Passage ::

Andrew Bynum comes off bench

WASHINGTON, D.C. -- Los Angeles Lakers fans finally got to see Andrew Bynum on the court Tuesday when the Lakers beat the Washington Wizards 103-89.

They just didn't get to see him on the court for the opening tip-off as he came off the bench instead. Bynum scored seven points and grabbed four boards in 17 minutes.

Lakers head coach Phil Jackson said at the team's morning shootaround that Bynum would play, but held off on revealing whether the six-year center would start or come off the bench.

"We'll see what it's like at game time, won't we?" Jackson said.

Jackson told reporters to ask Bynum himself to see if he was starting, but he had already left the Verizon Center court for the bus by that point.

Bynum had been sidelined since undergoing surgery July 28 to repair a torn meniscus in his right knee, causing him to miss the first 24 games of the season.

His return brought some welcome relief for Pau Gasol, who entered Tuesday averaging a career-high 39.3 minutes per game manning the middle this season without him. Bynum's minutes will be limited to begin with, however.

"I'd love to see him play something like 15-20 minutes, but we'll see," Jackson said .

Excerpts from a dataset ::
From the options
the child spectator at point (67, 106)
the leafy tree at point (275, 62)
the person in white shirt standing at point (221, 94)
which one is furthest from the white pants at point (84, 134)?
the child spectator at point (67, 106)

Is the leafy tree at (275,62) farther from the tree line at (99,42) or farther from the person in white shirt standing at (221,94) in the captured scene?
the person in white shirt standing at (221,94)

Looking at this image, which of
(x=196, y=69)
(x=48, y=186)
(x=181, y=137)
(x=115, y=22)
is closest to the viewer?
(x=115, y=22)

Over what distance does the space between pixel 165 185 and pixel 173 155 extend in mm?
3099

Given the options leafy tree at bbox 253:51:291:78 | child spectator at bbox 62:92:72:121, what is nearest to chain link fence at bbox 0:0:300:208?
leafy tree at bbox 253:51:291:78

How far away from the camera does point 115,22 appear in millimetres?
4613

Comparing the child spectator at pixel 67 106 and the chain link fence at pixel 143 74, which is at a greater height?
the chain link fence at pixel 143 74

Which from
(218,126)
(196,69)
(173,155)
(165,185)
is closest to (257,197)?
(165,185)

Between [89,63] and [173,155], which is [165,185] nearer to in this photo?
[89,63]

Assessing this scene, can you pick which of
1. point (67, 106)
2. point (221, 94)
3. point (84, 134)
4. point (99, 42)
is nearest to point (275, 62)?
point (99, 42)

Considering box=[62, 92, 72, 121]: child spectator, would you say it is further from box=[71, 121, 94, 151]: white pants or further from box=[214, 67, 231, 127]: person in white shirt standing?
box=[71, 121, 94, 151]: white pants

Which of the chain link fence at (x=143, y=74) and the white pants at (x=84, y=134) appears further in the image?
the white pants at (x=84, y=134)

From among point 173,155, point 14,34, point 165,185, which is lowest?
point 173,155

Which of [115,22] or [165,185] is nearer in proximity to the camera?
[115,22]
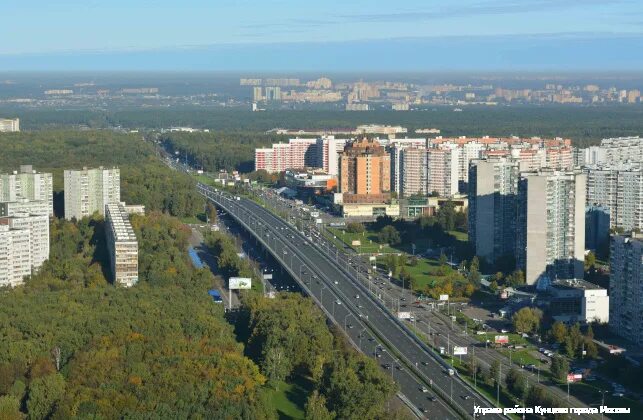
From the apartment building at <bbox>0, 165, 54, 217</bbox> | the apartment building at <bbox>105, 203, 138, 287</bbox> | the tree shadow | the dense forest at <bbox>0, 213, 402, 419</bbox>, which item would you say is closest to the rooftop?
the apartment building at <bbox>105, 203, 138, 287</bbox>

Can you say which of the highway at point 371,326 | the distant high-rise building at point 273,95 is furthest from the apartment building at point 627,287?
the distant high-rise building at point 273,95

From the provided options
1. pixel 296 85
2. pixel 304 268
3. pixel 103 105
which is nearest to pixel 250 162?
pixel 304 268

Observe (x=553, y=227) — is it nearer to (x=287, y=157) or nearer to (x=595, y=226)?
(x=595, y=226)

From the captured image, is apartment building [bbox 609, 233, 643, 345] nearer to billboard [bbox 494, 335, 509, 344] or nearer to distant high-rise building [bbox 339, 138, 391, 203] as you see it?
billboard [bbox 494, 335, 509, 344]

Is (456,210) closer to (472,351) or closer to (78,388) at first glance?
(472,351)

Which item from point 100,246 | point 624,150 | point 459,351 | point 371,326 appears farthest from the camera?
point 624,150

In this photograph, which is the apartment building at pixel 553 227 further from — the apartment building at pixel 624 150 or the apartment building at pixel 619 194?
the apartment building at pixel 624 150

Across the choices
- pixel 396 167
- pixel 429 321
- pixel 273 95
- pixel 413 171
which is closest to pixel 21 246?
pixel 429 321
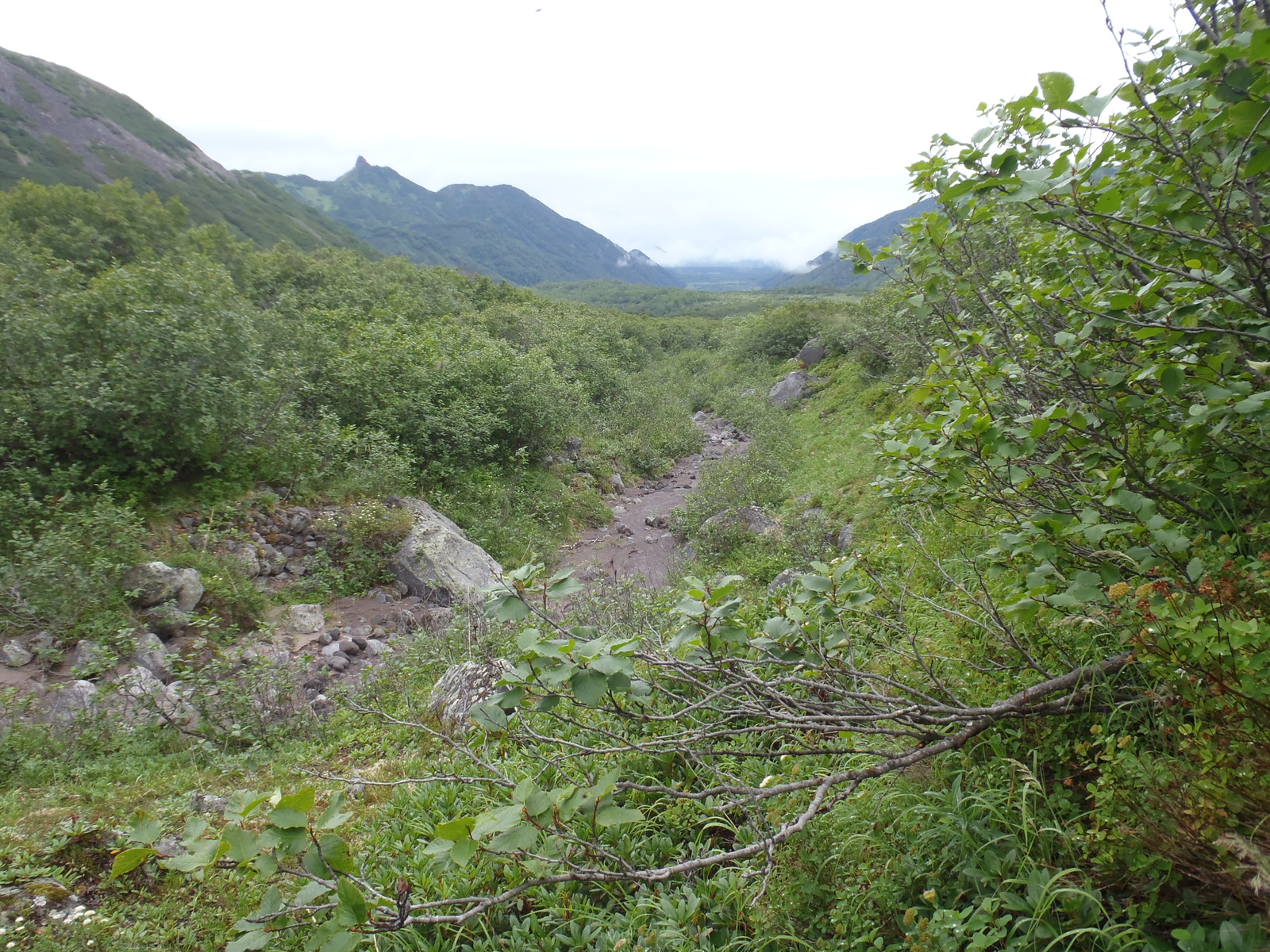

Your tasks ::
**A.** Return the portion of the Bynum article starting at "WASHINGTON, D.C. -- Los" and ending at "in 17 minutes.", copied word for word.
**B.** Translate this sentence from the Bynum article into Spanish: "Bynum scored seven points and grabbed four boards in 17 minutes."

Completed exercise ::
**A.**
WASHINGTON, D.C. -- Los Angeles Lakers fans finally got to see Andrew Bynum on the court Tuesday when the Lakers beat the Washington Wizards 103-89.

They just didn't get to see him on the court for the opening tip-off as he came off the bench instead. Bynum scored seven points and grabbed four boards in 17 minutes.

**B.** Bynum anotó siete puntos y capturó cuatro rebotes en 17 minutos.